Depuis l’édition 2010 du Concours Chopin, j’ai beaucoup de réticence à estimer à outrance le pianiste russe Daniil Trifonov (ultérieur gagnant, l’année suivante, du concours Tchaïkovsky 2011 à Moscou). Certes, c’est lui dont on fait une actuelle gloire médiatique bien gonflée, à mon avis. Il a une prestidigitation fascinante, c’est indéniable, mais il n’est pas le poète du clavier le plus prodigieux de l’heure quoique son rappel de vendredi soir, la Vocalise de Rachmaninoff montrait une certaine intériorité dont le concerto qu’il venait d’interpréter avait été presque entièrement dépourvu malgré la lenteur affectée qu’il y avait mise au gré de ses fluctuantes fantaisies.
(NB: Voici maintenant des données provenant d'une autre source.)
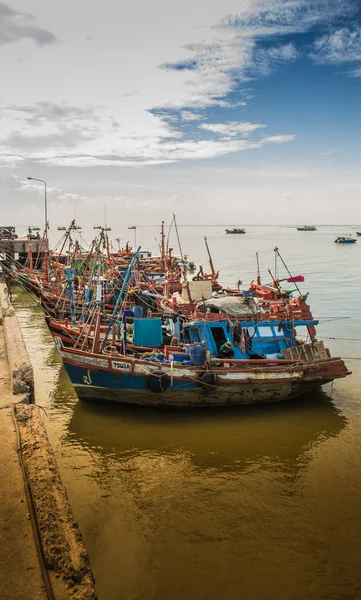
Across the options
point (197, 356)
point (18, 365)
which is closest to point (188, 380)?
point (197, 356)

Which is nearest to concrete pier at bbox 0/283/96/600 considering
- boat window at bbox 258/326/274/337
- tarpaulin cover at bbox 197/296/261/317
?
tarpaulin cover at bbox 197/296/261/317

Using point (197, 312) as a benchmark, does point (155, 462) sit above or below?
below

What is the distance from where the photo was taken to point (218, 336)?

Ainsi, poètes et poétesse dans l’âme l’ont devancé au concours Chopin 2010 de sorte qu’il a été justement (je veux dire en toute justice de notation) vaincu par Yuliana Avdeeva, Ingolf Wunder, Lukas Genusias et Georgijs Osokins… Trifonov ne précédant lui-même qu’un pianiste beaucoup plus émouvant et intéressant que lui soit Evgueni Bozhanov (et l’excellent François Dumont de France). Trifonov était donc cinquième. C’était sa place. Ses enregistrements peuvent, de nos jours où on se pâme facilement, étonner et se vendre: ils sont cependant plus que discutables. Celui des Études d’exécution transcendante de Liszt est à mille lieux de la version Claudio Arrau sur Phillips. Ses Variations sur un thème de Paganini de Rachmaninoff avec Nézet-Séguin et Philadelphie font bonne figure mais n’éclipsent pas les cinq meilleures versions enregistrées que je me dispenserai d’énumérer ici.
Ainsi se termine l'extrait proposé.